OpenAI Launches Next-Gen AI Model: o3
At the close of January 2025, OpenAI is set to introduce its latest AI model known as o3, skipping straight from o1 to o3. This innovative model aims to elevate AI cognitive functions significantly, particularly enhancing the performance of tools such as ChatGPT in tasks involving programming and mathematical problem-solving.
In a promotional video shared during the festive season’s “12 Days of OpenAI,” CEO Sam Altman characterized o3 as “remarkably intelligent.” The new model is currently undergoing a series of safety evaluations and will initially be available primarily to subscribers of ChatGPT Plus.
According to OpenAI, the performance of the o3 model exceeds that of its predecessor, o1, by over 20% in coding tasks, as measured by the SWE-bench Verified benchmarks. It also demonstrates notable proficiency in math and scientific queries. Like o1, o3 is designed to engage in critical thinking and reasoning processes, thoroughly verifying its responses for precision. Additionally, a more compact and efficient o3-mini model will be launched alongside the principal update.

Credit: ARC
The true capabilities of o3 will only become apparent once users can engage with it. However, preliminary assessments have shown promising results in the Abstraction and Reasoning Corpus (ARC). This benchmark serves as a gauge for AI’s advancements towards achieving Artificial General Intelligence (AGI), a debated threshold where AI cognitive abilities surpass those of humans.
This evaluation challenges AI models to devise original solutions instead of solely relying on stored information, presenting them with a series of visual challenges. These tasks involve recognizing patterns in colored grids, which are intended to be straightforward for humans yet tough for AI.
In tests aligned with the computing capabilities set by the ARC challenge, o3 achieved a score of 75.7%. This contrasts sharply with GPT-4o, the current benchmark for free ChatGPT users, which only managed a score of 5%. Although AGI is still beyond reach—given that o3 falls short of human performance and was unable to complete every task—this leap forward is noteworthy.

Credit: DailyHackly
François Chollet, the creator of the ARC test, noted, “The introduction of OpenAI’s o3 model signifies a remarkable advancement in AI’s ability to tackle novel challenges.
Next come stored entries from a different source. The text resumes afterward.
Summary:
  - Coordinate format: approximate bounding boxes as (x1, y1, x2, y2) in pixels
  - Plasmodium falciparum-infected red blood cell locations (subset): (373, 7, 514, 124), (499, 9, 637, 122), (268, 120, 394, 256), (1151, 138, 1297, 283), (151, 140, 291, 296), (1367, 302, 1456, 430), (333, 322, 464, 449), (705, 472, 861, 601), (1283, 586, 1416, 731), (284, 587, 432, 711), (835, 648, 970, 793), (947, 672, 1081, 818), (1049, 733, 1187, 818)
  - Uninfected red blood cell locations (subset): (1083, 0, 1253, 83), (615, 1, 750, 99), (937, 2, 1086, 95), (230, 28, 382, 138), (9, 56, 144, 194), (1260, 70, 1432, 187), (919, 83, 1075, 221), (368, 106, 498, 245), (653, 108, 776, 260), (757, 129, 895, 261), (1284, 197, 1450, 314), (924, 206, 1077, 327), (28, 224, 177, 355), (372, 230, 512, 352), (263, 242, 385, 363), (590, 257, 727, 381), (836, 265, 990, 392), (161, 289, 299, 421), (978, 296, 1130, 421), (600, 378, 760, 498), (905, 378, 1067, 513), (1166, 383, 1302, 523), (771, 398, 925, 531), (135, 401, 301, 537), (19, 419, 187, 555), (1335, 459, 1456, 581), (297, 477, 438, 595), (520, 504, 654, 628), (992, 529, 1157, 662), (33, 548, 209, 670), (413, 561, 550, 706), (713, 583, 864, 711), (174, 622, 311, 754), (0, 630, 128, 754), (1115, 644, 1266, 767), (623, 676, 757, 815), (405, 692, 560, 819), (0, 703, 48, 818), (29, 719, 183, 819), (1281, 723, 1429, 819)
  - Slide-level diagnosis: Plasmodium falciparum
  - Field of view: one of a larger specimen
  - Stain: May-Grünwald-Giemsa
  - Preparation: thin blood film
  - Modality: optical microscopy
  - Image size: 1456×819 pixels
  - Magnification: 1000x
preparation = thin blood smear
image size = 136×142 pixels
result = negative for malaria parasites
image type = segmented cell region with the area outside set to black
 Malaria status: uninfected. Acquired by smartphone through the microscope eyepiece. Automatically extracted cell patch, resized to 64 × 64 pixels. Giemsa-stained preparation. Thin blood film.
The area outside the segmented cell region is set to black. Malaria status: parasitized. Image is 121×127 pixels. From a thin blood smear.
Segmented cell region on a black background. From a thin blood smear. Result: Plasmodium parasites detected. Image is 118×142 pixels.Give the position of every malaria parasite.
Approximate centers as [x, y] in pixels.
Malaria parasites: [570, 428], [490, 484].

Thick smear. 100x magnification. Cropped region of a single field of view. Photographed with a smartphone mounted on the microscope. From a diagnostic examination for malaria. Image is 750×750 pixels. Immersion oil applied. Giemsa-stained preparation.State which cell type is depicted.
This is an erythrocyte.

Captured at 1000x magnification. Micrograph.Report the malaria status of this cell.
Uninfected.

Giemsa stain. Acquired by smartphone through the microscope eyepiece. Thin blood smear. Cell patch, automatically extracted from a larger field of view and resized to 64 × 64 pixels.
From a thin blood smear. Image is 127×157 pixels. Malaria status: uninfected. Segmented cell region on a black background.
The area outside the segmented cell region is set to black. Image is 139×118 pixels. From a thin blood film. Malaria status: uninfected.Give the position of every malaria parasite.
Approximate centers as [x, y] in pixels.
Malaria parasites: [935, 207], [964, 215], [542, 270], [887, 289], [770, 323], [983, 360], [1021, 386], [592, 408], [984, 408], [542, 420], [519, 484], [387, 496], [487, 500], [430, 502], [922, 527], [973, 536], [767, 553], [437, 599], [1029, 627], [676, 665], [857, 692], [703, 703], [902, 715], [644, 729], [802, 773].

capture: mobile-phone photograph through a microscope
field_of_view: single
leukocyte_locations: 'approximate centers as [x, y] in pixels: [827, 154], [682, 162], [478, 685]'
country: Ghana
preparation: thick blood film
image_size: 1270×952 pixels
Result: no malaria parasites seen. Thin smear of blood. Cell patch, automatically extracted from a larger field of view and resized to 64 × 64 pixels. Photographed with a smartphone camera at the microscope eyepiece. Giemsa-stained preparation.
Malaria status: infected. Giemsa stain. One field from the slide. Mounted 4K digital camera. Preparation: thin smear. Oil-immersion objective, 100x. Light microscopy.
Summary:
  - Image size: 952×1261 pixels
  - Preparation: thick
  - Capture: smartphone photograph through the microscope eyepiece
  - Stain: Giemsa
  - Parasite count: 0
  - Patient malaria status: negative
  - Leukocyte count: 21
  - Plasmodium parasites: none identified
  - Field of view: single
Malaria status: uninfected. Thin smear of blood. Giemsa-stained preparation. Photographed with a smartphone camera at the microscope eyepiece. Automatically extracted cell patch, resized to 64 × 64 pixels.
This is a genuine breakthrough rather than just a minor enhancement, representing a substantial evolution in AI capabilities compared to earlier LLM limitations.”
Notably, OpenAI has chosen not to address concerns regarding the environmental impact of AI technologies, the moral implications of training AI on publicly sourced data that might have copyright restrictions, or the potential for these models to generate inaccurate responses. While the thinking algorithm of o3 is designed to reduce errors, it won’t completely eliminate them. What the organization did announce is an extension of its safety testing initiative, aimed at ensuring the responsible usage of these models.
The ongoing dialogue regarding the ability of AI models to genuinely “think” or “reason” will inevitably continue as progress in the field unfolds. Furthermore, Google has introduced its own upgraded AI model, Gemini 2.0, enhancing its reasoning capabilities.